High nonphysiological doses of l-dopa are administered to Parkinson's disease (PD) patients, to replenish the depleted dopamine (DA). A large portion of the administered L-dopa and the newly formed DA undergoes methylation by reacting with S-adenosyl-L-methionine (SAM). In the process SAM, as well as L-dopa and DA, is utilized and great demands are placed on the transmethylation system. In this study we investigated whether L-dopa increases the transmethylation process by inducing methionine adenosyl transferase (MAT), the enzyme that produces SAM, and catechol-O-methyl transferase (COMT), the enzyme that transfers the methyl group from SAM to L-dopa and DA. Swiss Webster mice were injected with L-dopa, four times/day, for 1 to 16 days. Brain DA, 3-O-methyldopa (3-OMD), SAM, S-adenosylhomocysteine (SAH), MAT, and COMT were measured following a 24-h withdrawal period. An increase of 264% of brain DA occurred at days 2 and 3 after which it tapered to about 164% of control. The brain level of 3-OMD increased to 870% of the control. SAM was increased by 44% after the sixth day and SAH level was about double after the second day. After day 3, MAT activity was increased by about 35%. Western blot analysis showed that MAT is more clearly characterized in 10% mercaptoethanol reducing buffer in which 31.5-, 38- (beta), and 48-kDa (alpha1/alpha2) subunits were distinctly revealed. The induction of the 38-kDa and, more prominently, the 48-kDa subunits of MAT and the potential transactivator proteins of MAT, c-Jun/AP-1, was evident by day 6. The 31.5-kDa subunit was downregulated. COMT was detected as 24.7-, 30-, and 47.5-kDa bands in the brain, consistent with the membrane-bound COMT I (MB-COMT) and the dimeric COMT II. The 24.7- and the 30-kDa MB-COMT bands were induced in the brain by day 6 and peaked on day 9. The highlight of the study is the fact that L-dopa induces the enzymes MAT and COMT. In addition, the downturn in brain DA after the sixth day coincides with the increase in SAM and the 48-kDa MAT protein. Thus, during PD treatment with L-dopa the induction of MAT and COMT is likely to occur and in turn increase the methylation and reduction of L-dopa and DA that may help cause the tolerance or the wearing-off effect developed to L-dopa.

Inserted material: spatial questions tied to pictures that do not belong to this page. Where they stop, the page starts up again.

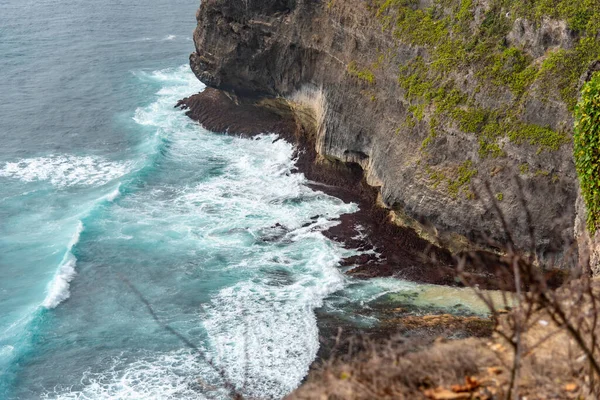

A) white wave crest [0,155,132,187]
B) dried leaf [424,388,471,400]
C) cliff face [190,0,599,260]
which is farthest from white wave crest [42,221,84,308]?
dried leaf [424,388,471,400]

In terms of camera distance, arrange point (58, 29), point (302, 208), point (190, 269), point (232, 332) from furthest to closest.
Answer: point (58, 29)
point (302, 208)
point (190, 269)
point (232, 332)

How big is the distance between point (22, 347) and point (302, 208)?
17.2 m

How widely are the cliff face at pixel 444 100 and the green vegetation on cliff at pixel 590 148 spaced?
405 centimetres

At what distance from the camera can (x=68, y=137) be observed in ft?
165

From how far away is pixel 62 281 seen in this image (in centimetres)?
3269

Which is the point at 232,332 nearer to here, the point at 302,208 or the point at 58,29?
the point at 302,208

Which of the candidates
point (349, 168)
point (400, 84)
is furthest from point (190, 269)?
point (400, 84)

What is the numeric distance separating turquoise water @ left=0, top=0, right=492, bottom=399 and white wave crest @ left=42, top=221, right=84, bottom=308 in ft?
0.26

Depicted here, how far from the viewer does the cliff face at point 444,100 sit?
2930cm

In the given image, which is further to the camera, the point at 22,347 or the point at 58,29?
the point at 58,29

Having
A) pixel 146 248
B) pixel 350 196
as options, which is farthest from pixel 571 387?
pixel 350 196

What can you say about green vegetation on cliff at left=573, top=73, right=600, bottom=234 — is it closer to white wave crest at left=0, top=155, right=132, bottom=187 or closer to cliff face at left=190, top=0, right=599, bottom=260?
cliff face at left=190, top=0, right=599, bottom=260

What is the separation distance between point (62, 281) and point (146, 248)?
4.88 m

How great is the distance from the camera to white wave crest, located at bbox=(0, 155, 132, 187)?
44219 millimetres
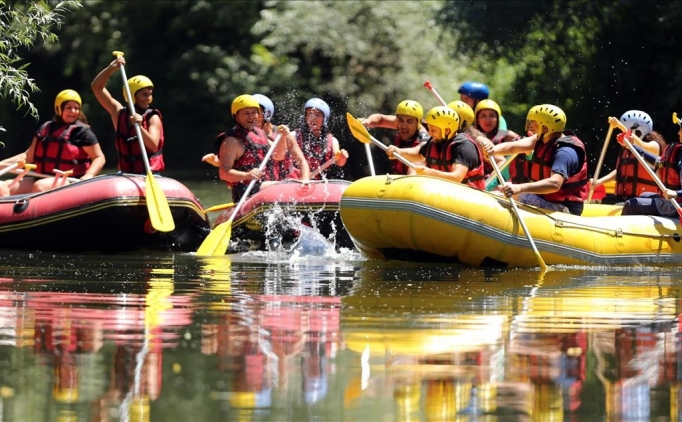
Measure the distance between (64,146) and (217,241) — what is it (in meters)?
1.84

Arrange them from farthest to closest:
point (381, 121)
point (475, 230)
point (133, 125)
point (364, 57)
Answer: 1. point (364, 57)
2. point (381, 121)
3. point (133, 125)
4. point (475, 230)

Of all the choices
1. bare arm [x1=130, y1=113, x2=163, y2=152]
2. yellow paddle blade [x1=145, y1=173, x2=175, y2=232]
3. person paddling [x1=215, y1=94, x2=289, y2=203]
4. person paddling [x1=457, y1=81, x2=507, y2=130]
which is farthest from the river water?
person paddling [x1=457, y1=81, x2=507, y2=130]

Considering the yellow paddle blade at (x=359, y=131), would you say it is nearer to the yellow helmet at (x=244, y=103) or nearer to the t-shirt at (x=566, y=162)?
the yellow helmet at (x=244, y=103)

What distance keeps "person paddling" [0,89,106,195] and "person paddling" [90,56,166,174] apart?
413mm

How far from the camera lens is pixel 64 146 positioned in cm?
1369

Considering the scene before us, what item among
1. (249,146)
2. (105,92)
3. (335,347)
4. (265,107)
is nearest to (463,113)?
(249,146)

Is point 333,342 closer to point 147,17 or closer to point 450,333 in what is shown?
point 450,333

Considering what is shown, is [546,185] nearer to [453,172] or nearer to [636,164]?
[453,172]

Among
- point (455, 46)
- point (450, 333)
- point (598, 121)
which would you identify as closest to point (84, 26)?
point (455, 46)

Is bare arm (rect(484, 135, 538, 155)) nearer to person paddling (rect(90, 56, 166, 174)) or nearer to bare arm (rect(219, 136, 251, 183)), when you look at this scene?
bare arm (rect(219, 136, 251, 183))

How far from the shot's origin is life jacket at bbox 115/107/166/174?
13.3m

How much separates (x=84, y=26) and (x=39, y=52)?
2105 millimetres

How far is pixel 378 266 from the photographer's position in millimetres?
12016

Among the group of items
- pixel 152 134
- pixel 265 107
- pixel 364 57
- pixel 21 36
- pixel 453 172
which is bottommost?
pixel 453 172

帕金森病(PD)患者需服用高剂量非生理性的左旋多巴(L-dopa),以补充耗尽的多巴胺(DA)。大部分给予的L-dopa以及新形成的DA会与S-腺苷-L-甲硫氨酸(SAM)反应而发生甲基化。在此过程中,SAM以及L-dopa和DA都会被利用,对转甲基化系统产生巨大需求。在本研究中,我们调查了L-dopa是否通过诱导产生SAM的蛋氨酸腺苷转移酶(MAT)以及将甲基从SAM转移至L-dopa和DA的儿茶酚-O-甲基转移酶(COMT)来增加转甲基化过程。给瑞士韦伯斯特小鼠每天注射4次L-dopa,持续1至16天。在停药24小时后测量脑内DA、3-O-甲基多巴(3-OMD)、SAM、S-腺苷高半胱氨酸(SAH)、MAT和COMT。在第2天和第3天,脑内DA增加了264%,之后逐渐降至约为对照的164%。脑内3-OMD水平增加至对照的870%。第6天后SAM增加了44%,第2天后SAH水平约为原来的两倍。第3天后,MAT活性增加了约35%。蛋白质免疫印迹分析表明,在10%巯基乙醇还原缓冲液中MAT的特征更明显,其中31.5 kDa、38 kDa(β)和48 kDa(α1/α2)亚基清晰可见。到第6天,MAT的38 kDa亚基,更显著的是48 kDa亚基以及MAT潜在的反式激活蛋白c-Jun/AP-1的诱导明显。31.5 kDa亚基下调。在脑内检测到COMT为24.7 kDa、30 kDa和47.5 kDa条带,与膜结合的COMT I(MB-COMT)和二聚体COMT II一致。到第6天,脑内24.7 kDa和30 kDa的MB-COMT条带被诱导,并在第9天达到峰值。该研究的重点是L-dopa诱导了MAT和COMT这两种酶。此外,第6天后脑内DA的下降与SAM和48 kDa MAT蛋白的增加同时出现。因此,在用L-dopa治疗PD期间,可能会发生MAT和COMT的诱导,进而增加L-dopa和DA的甲基化和降解,这可能有助于导致对L-dopa产生耐受性或药效减退效应。